Se você entra em Desconhecidos (Strange Darling) esperando “mais um thriller de serial killer”, parabéns: o filme te dá exatamente isso… e depois te chama de ingênuo por acreditar em linhas retas. JT Mollner embaralha a cronologia como um crupiê maldoso e vai soltando capítulos fora de ordem só para ver você montar o quebra-cabeça com as mãos tremendo. Funciona porque não é bagunça: é controle. O roteiro te manipula com uma calma quase ofensiva, fazendo você achar que entendeu “quem é quem” — e então troca as placas da estrada enquanto você dirige.
O truque de filmar em 35mm (Giovanni Ribisi como diretor de fotografia, sim, aquele ator) não é só fetiche vintage: dá ao filme uma textura suja, granulada, “anos 70/80”, como se você tivesse encontrado uma fita proibida num armário que devia permanecer trancado. A câmera não tem pressa de te confortar; ela prefere te encurralar. Tem composição ousada, enquadramento que brinca com profundidade (aquele tipo de plano que parece dizer “olha ali atrás, otário”) e uma energia de cinema que não parece fabricada por departamento de “conteúdo” de streaming.
A premissa é simples e perigosa: um homem (Kyle Gallner) e uma mulher (Willa Fitzgerald) cruzam caminhos, e o que parecia um encontro casual vira um jogo de gato e rato com violência pesada. O filme faz questão de te apresentar “rótulos” — quase arquétipos — para depois te mostrar como rótulo é só um jeito preguiçoso de organizar o medo. E Gallner, que tem cara de bom moço com sombra nos olhos, funciona perfeitamente para esse tipo de história em que nada é exatamente o que parece. Fitzgerald, por outro lado, é o motor: ela sustenta tensão, vira o volante em curva fechada, te puxa pela nuca e te obriga a acompanhar.
Aqui vai o ponto que vai dividir a mesa do bar (e eu adoro quando divide): Desconhecidos flerta com misoginia e com o “final girl trope” do jeito mais provocativo possível, quase como se dissesse “vamos ver até onde você aguenta sem transformar tudo em discurso pronto”. E, sim, é desconfortável.

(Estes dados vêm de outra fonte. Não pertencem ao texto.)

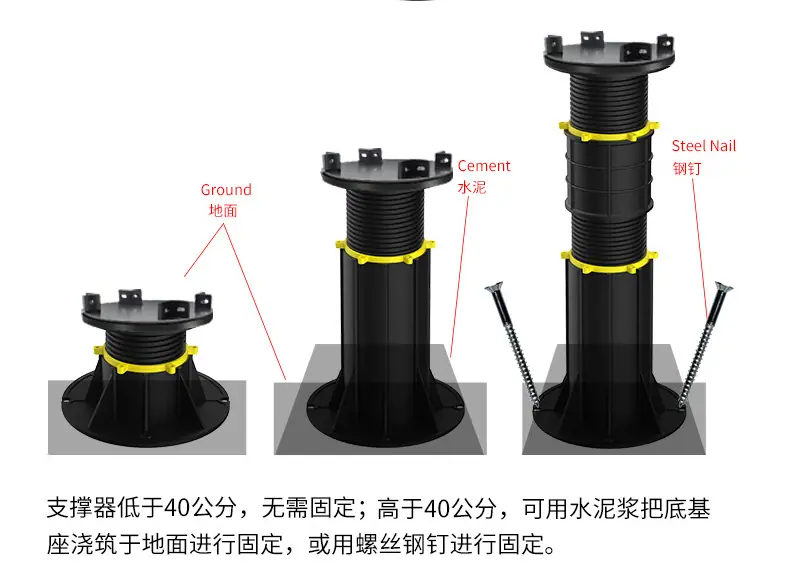 Ground
地面

Cement
水泥

Steel Nail
钢钉

支撑器低于40公分，无需固定；高于40公分，可用水泥浆把底基座浇筑于地面进行固定，或用螺丝钢钉进行固定。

O filme brinca com papéis de poder e com a fantasia de perigo — e em vários momentos você sente que ele está cutucando uma ferida cultural com a unha suja. Mas a diferença entre “filme escroto” e “filme que usa o escroto para te testar” está na precisão: Mollner encena com disciplina cirúrgica, de um jeito que parece saber exatamente a reação que quer arrancar de você. O desconforto não é acidente; é ferramenta.
O que me pega é como o filme se recusa a virar palestra. Ele te dá pistas, te dá viradas, te dá humor negro em gotas — e deixa você fazer o trabalho sujo de organizar moralmente o que viu. Isso é brilhante e um pouco canalha, porque tem gente que sai do cinema com vontade de “explicar” o filme para os outros como se fosse relatório de RH. Não é. É um susto construído como quebra-cabeça, e o prazer aqui é perceber que você foi manipulado sem perceber. E antes que alguém venha com “ah, mas é Tarantino”: calma. A não-linearidade aqui não é pose de cool; é estratégia para embaralhar empatia e te fazer julgar errado na velocidade certa.
Elogio técnico obrigatório (porque quando é bom, é bom): o filme sabe o valor do silêncio e do timing. Ele sabe quando segurar, quando acelerar e quando te deixar desconfortável com uma conversa curta demais, ou longa demais. Há uma malícia de cinema “antigo” no melhor sentido: menos explicação, mais sensação. E isso combina com a proposta de ser uma história contada em capítulos — como se cada segmento fosse uma cartada.
No Brasil, ele saiu como Desconhecidos, e a estrutura embaralhada virou até assunto de “explicado em ordem cronológica” quando chegou aos cinemas por aqui (abril de 2025). Quanto a “onde assistir”, lá fora ele pintou em VOD e plataformas (há listagens em Paramount+ e serviços de aluguel/compra, dependendo da região). No Prime Video, a disponibilidade varia por local — tem país em que aparece, mas pode estar indisponível no Brasil.
Veredito do Cinema de Buteco: Desconhecidos é o tipo de terror que não quer ser “agradável”. Ele quer ser eficiente. E é. Vai ter gente chamando de “provocação vazia” porque hoje todo mundo quer etiqueta moral antes do play. Vai ter gente chamando de “obra-prima” porque é tecnicamente afiado e narrativamente esperto. Eu fico no meio, com sorriso torto: é audacioso, incômodo e brilhantemente montado, mas ele brinca com fogo — e você precisa estar disposto a sentir o calor sem fingir que não queimou. Dou 4/5: não é conforto. É corte limpo.